▶ Goal of the exercise:
Edit the items below by changing every "glowing light bulb" to "lit bulb" and keeping all other text the same. Leave the pictures out of your copy.

▶ Listed entries:

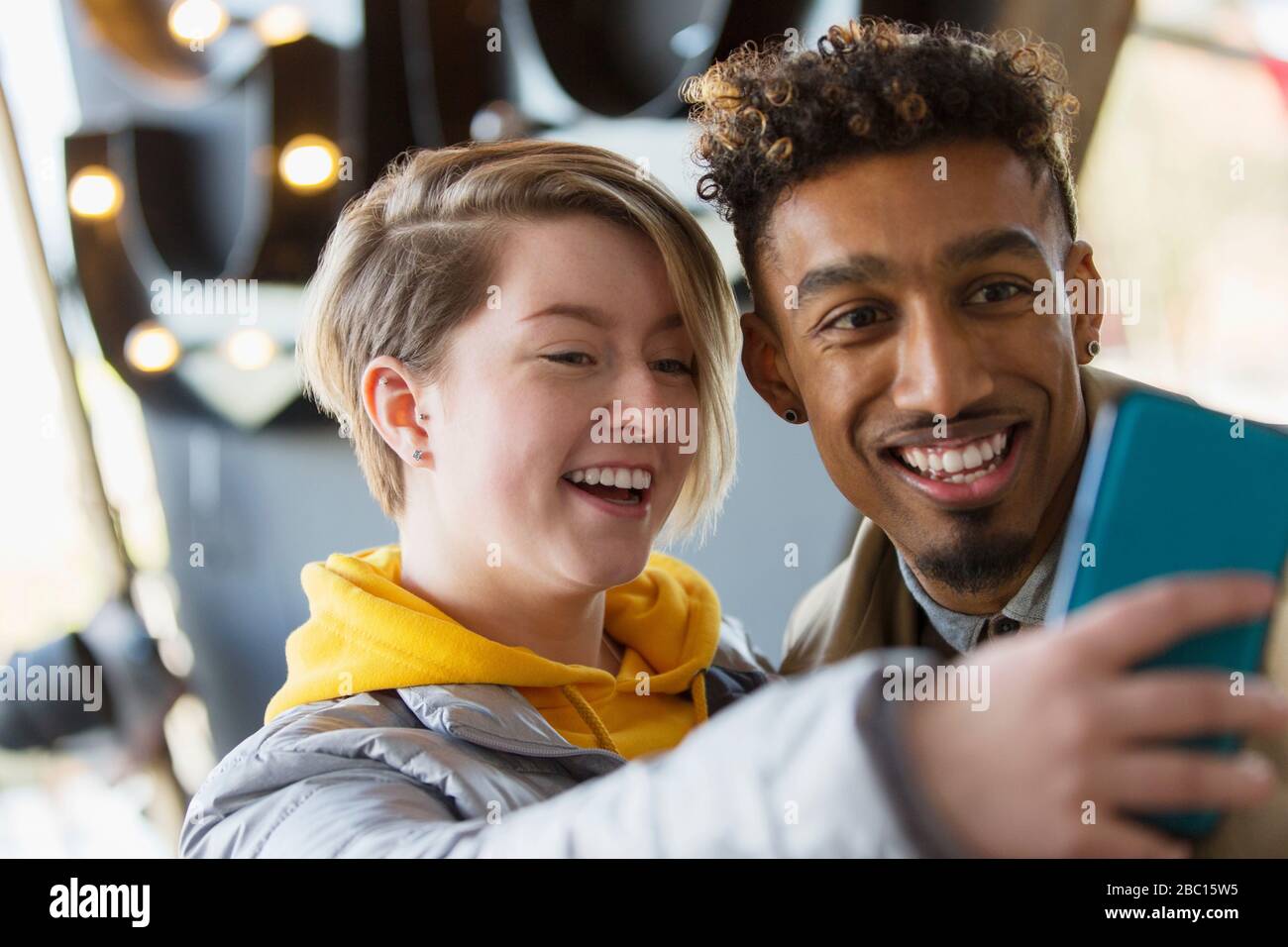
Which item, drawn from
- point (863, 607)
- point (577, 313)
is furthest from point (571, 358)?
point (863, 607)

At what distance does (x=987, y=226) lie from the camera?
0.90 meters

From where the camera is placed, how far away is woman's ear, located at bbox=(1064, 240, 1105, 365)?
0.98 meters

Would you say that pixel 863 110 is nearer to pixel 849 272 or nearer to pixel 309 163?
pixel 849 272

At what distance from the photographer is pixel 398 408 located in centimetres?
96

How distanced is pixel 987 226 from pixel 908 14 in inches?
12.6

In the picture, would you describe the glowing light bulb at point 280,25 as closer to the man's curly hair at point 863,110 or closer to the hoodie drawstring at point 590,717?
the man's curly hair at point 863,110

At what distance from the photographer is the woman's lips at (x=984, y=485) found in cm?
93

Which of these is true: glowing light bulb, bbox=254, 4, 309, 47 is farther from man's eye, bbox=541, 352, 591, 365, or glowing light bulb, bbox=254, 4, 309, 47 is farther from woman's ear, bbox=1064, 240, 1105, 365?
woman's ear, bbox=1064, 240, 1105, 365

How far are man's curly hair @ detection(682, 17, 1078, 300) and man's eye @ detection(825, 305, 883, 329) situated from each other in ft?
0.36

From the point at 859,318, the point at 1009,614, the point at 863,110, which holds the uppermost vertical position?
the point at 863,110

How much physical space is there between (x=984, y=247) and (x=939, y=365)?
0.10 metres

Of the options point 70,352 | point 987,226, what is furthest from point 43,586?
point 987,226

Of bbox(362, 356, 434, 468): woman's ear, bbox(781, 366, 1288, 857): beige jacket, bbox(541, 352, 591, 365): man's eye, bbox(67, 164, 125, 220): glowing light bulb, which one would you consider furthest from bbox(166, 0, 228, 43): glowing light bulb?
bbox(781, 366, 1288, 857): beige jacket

▶ Final answer:
Which item, drawn from
- point (863, 607)
- point (577, 313)
is furthest from point (571, 358)?
point (863, 607)

At what distance does (x=987, y=226) lie from the camera?
0.90 meters

From where the camera is placed, how far away is woman's ear, located at bbox=(1064, 240, 1105, 365)?
0.98 meters

Would you say that pixel 863 110 is nearer to pixel 849 272 or nearer to pixel 309 163?
pixel 849 272

At what distance from the photographer is pixel 398 408 located in centimetres?
96

How distanced is pixel 987 226 from pixel 908 14 in inches?
12.6

In the picture, would you describe the lit bulb at point 280,25 as closer to the man's curly hair at point 863,110 or closer to the hoodie drawstring at point 590,717?
the man's curly hair at point 863,110

At what distance from the photographer is the woman's lips at (x=984, y=485) found in cm?
93

Which of these is true: lit bulb, bbox=254, 4, 309, 47 is farther from man's eye, bbox=541, 352, 591, 365, or lit bulb, bbox=254, 4, 309, 47 is farther from woman's ear, bbox=1064, 240, 1105, 365?
woman's ear, bbox=1064, 240, 1105, 365

How far are man's curly hair @ detection(682, 17, 1078, 300) and man's eye @ detection(825, 305, 883, 329) situated from each other in ft?
0.36

From the point at 859,318, the point at 1009,614, the point at 863,110, which holds the uppermost vertical position?
the point at 863,110

How much physical space is there between (x=984, y=247) and (x=939, y=365)?
0.10 metres

Of the options point 70,352 | point 987,226, what is furthest from point 43,586?
point 987,226

Of bbox(362, 356, 434, 468): woman's ear, bbox(781, 366, 1288, 857): beige jacket, bbox(541, 352, 591, 365): man's eye, bbox(67, 164, 125, 220): lit bulb, which one would you consider furthest from bbox(166, 0, 228, 43): lit bulb?
bbox(781, 366, 1288, 857): beige jacket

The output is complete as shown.